# REQUIREMENT
Without the pictures, set down every line of the data exactly.
═══ SUPPLIED DATA
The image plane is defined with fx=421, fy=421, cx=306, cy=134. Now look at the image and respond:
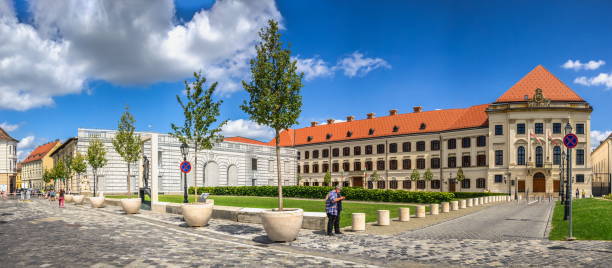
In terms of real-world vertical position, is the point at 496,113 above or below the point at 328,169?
above

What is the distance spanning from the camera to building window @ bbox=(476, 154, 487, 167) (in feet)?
205

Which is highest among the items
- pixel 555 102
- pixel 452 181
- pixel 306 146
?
pixel 555 102

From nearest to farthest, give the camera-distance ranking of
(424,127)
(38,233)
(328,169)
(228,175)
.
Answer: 1. (38,233)
2. (228,175)
3. (424,127)
4. (328,169)

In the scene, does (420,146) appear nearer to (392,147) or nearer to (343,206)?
(392,147)

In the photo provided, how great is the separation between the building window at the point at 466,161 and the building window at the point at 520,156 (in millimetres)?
6848

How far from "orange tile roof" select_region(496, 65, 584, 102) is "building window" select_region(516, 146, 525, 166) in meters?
7.06

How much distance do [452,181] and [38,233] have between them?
60.7 metres

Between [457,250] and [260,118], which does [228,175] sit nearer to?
[260,118]

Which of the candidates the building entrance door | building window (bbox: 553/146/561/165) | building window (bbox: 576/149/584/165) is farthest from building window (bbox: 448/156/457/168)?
building window (bbox: 576/149/584/165)

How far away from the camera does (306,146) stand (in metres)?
85.1

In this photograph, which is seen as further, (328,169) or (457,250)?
(328,169)

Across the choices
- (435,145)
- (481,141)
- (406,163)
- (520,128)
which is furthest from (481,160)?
(406,163)

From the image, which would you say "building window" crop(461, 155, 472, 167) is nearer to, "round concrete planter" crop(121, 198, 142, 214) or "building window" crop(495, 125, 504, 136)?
"building window" crop(495, 125, 504, 136)

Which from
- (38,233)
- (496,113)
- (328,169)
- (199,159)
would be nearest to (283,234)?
(38,233)
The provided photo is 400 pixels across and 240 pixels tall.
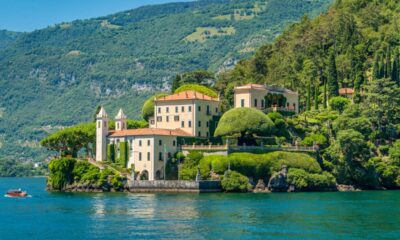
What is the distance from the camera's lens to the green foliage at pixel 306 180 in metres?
118

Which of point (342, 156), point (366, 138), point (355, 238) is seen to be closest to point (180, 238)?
point (355, 238)

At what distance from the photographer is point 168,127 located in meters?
133

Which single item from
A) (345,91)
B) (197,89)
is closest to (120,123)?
(197,89)

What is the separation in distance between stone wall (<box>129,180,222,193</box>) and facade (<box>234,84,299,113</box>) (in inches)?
883

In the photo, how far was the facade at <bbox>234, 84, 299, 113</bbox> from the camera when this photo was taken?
13475 cm

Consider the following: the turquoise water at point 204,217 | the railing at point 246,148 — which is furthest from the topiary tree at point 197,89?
the turquoise water at point 204,217

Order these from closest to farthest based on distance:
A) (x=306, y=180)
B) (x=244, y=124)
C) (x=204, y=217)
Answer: (x=204, y=217)
(x=306, y=180)
(x=244, y=124)

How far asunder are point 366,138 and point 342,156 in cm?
888

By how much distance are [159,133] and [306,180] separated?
2094cm

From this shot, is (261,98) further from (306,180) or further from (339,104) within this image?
(306,180)

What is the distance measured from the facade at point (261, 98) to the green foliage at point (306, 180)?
1781 centimetres

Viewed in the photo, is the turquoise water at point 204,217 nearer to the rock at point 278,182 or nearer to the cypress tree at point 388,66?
the rock at point 278,182

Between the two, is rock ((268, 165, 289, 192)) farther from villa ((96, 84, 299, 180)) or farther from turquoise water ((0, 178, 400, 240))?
villa ((96, 84, 299, 180))

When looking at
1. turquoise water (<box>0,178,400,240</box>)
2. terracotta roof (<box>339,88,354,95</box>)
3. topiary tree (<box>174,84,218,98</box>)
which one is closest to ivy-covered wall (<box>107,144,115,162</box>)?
turquoise water (<box>0,178,400,240</box>)
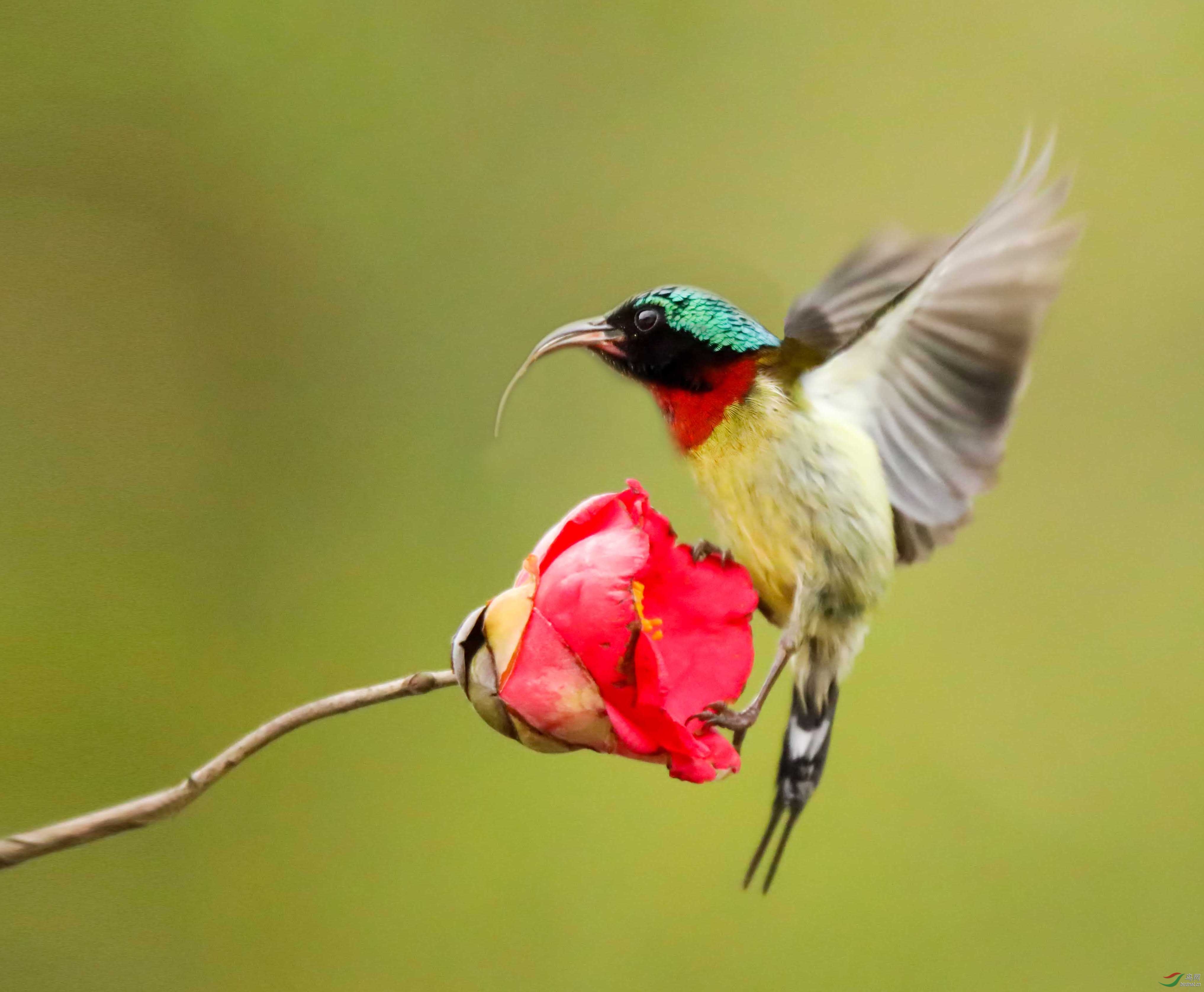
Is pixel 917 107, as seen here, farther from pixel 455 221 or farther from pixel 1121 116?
pixel 455 221

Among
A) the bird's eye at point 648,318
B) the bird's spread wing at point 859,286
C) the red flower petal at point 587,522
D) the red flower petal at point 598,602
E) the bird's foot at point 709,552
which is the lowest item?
the bird's foot at point 709,552

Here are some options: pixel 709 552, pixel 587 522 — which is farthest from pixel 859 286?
pixel 587 522

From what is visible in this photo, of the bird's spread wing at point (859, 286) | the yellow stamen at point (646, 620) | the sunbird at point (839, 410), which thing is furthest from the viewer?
the bird's spread wing at point (859, 286)

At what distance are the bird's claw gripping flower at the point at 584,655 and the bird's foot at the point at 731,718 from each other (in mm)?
38

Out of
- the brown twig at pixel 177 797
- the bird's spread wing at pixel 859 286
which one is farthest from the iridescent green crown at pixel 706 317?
the brown twig at pixel 177 797

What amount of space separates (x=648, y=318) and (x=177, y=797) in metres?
0.30

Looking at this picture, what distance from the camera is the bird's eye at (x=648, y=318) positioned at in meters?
0.49

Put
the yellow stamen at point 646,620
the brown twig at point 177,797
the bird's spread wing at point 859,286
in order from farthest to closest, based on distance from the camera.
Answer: the bird's spread wing at point 859,286 < the yellow stamen at point 646,620 < the brown twig at point 177,797

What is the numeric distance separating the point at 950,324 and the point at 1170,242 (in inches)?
17.8

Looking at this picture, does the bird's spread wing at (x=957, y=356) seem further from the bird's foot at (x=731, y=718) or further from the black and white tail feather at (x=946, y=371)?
the bird's foot at (x=731, y=718)

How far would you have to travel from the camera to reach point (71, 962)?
524mm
══════
# RESPONSE FOR THIS EXERCISE
The image plane is defined with fx=421, fy=421, cx=306, cy=134. Now look at the image and respond:
In terms of real-world vertical position, is the point at 496,113 above or below the point at 328,169?
above

What is the distance spanning from the camera to building window @ bbox=(476, 154, 487, 167) (in feet)?
205

Which is highest among the items
- pixel 555 102
- pixel 452 181
- pixel 306 146
?
pixel 555 102

From nearest to farthest, give the camera-distance ranking of
(424,127)
(38,233)
(328,169)
(228,175)
.
Answer: 1. (38,233)
2. (228,175)
3. (424,127)
4. (328,169)

In the scene, does (420,146) appear nearer to (392,147) or nearer to (343,206)?
(392,147)

In the photo provided, how great is the separation between the building window at the point at 466,161 and the building window at the point at 520,156 (in millimetres)?
6848

How far from "orange tile roof" select_region(496, 65, 584, 102) is "building window" select_region(516, 146, 525, 166) in meters?
7.06

How much distance do [452,181] and [38,233] have between them?
60.7 metres

Between [457,250] and [260,118], which does [228,175] sit nearer to?
[260,118]

Which of the candidates the building entrance door | building window (bbox: 553/146/561/165) | building window (bbox: 576/149/584/165) is farthest from building window (bbox: 448/156/457/168)?
building window (bbox: 576/149/584/165)

How far away from the camera does (306,146) stand (in metres)?
85.1

In this photograph, which is seen as further, (328,169) or (457,250)?
(328,169)

Across the choices
- (435,145)
- (481,141)
- (406,163)
- (520,128)
which is furthest from (481,160)?
(406,163)

From the image, which would you say "building window" crop(461, 155, 472, 167) is nearer to, "round concrete planter" crop(121, 198, 142, 214) or "building window" crop(495, 125, 504, 136)?
"building window" crop(495, 125, 504, 136)

Which from
- (38,233)
- (496,113)
- (328,169)
- (199,159)
would be nearest to (283,234)?
(38,233)
The provided photo is 400 pixels across and 240 pixels tall.
What is the distance from the camera's lens to the green foliage at pixel 306 180 in metres?
118

Which of point (342, 156), point (366, 138), point (355, 238) is seen to be closest to point (180, 238)?
point (355, 238)

At what distance from the photographer is point 168,127 located in meters?
133

Which single item from
A) (345,91)
B) (197,89)
is closest to (120,123)?
(197,89)

What is the separation in distance between stone wall (<box>129,180,222,193</box>) and facade (<box>234,84,299,113</box>) (in inches)?
883

In the photo, how far was the facade at <bbox>234, 84, 299, 113</bbox> from the camera when this photo was taken?
13475 cm

Consider the following: the turquoise water at point 204,217 | the railing at point 246,148 — which is furthest from the topiary tree at point 197,89?
the turquoise water at point 204,217

Order these from closest to farthest based on distance:
A) (x=306, y=180)
B) (x=244, y=124)
C) (x=204, y=217)
Answer: (x=204, y=217)
(x=306, y=180)
(x=244, y=124)

How far asunder are point 366,138 and point 342,156 in cm?
888

By how much distance are [159,133] and [306,180] separated?
2094cm

From this shot, is (261,98) further from (306,180) or further from (339,104) within this image?
(306,180)

What is the distance measured from the facade at point (261, 98) to the green foliage at point (306, 180)?
1781 centimetres

Viewed in the photo, is the turquoise water at point 204,217 nearer to the rock at point 278,182 or nearer to the cypress tree at point 388,66?
the rock at point 278,182

Between the two, is rock ((268, 165, 289, 192)) farther from villa ((96, 84, 299, 180)) or farther from turquoise water ((0, 178, 400, 240))?
villa ((96, 84, 299, 180))

When looking at
1. turquoise water (<box>0,178,400,240</box>)
2. terracotta roof (<box>339,88,354,95</box>)
3. topiary tree (<box>174,84,218,98</box>)
which one is closest to ivy-covered wall (<box>107,144,115,162</box>)?
turquoise water (<box>0,178,400,240</box>)
Is pixel 917 107, as seen here, farther from pixel 455 221 or farther from pixel 1121 116?
pixel 455 221

Among
A) the bird's eye at point 648,318
B) the bird's spread wing at point 859,286
C) the red flower petal at point 587,522
D) the red flower petal at point 598,602
E) the bird's foot at point 709,552
which is the lowest item?
the bird's foot at point 709,552

Here are some options: pixel 709 552, pixel 587 522 — which is farthest from pixel 859 286?
pixel 587 522

From what is visible in this photo, of the bird's spread wing at point (859, 286) | the yellow stamen at point (646, 620) | the sunbird at point (839, 410), which thing is furthest from the viewer?
the bird's spread wing at point (859, 286)

At what distance are the bird's claw gripping flower at the point at 584,655 and the bird's foot at the point at 731,718 from each other (in mm)?
38

Out of
- the brown twig at pixel 177 797
- the bird's spread wing at pixel 859 286
which one is farthest from the iridescent green crown at pixel 706 317?
the brown twig at pixel 177 797

What amount of space separates (x=648, y=318) and (x=177, y=797) in metres?
0.30

Looking at this picture, what distance from the camera is the bird's eye at (x=648, y=318) positioned at in meters?
0.49

Put
the yellow stamen at point 646,620
the brown twig at point 177,797
the bird's spread wing at point 859,286
in order from farthest to closest, based on distance from the camera.
Answer: the bird's spread wing at point 859,286 < the yellow stamen at point 646,620 < the brown twig at point 177,797

What is the numeric distance separating the point at 950,324 and the point at 1170,242 (in inches)?
17.8

Looking at this picture, does the bird's spread wing at (x=957, y=356) seem further from the bird's foot at (x=731, y=718) or further from the black and white tail feather at (x=946, y=371)?
the bird's foot at (x=731, y=718)

How far would you have to travel from the camera to reach point (71, 962)?
524mm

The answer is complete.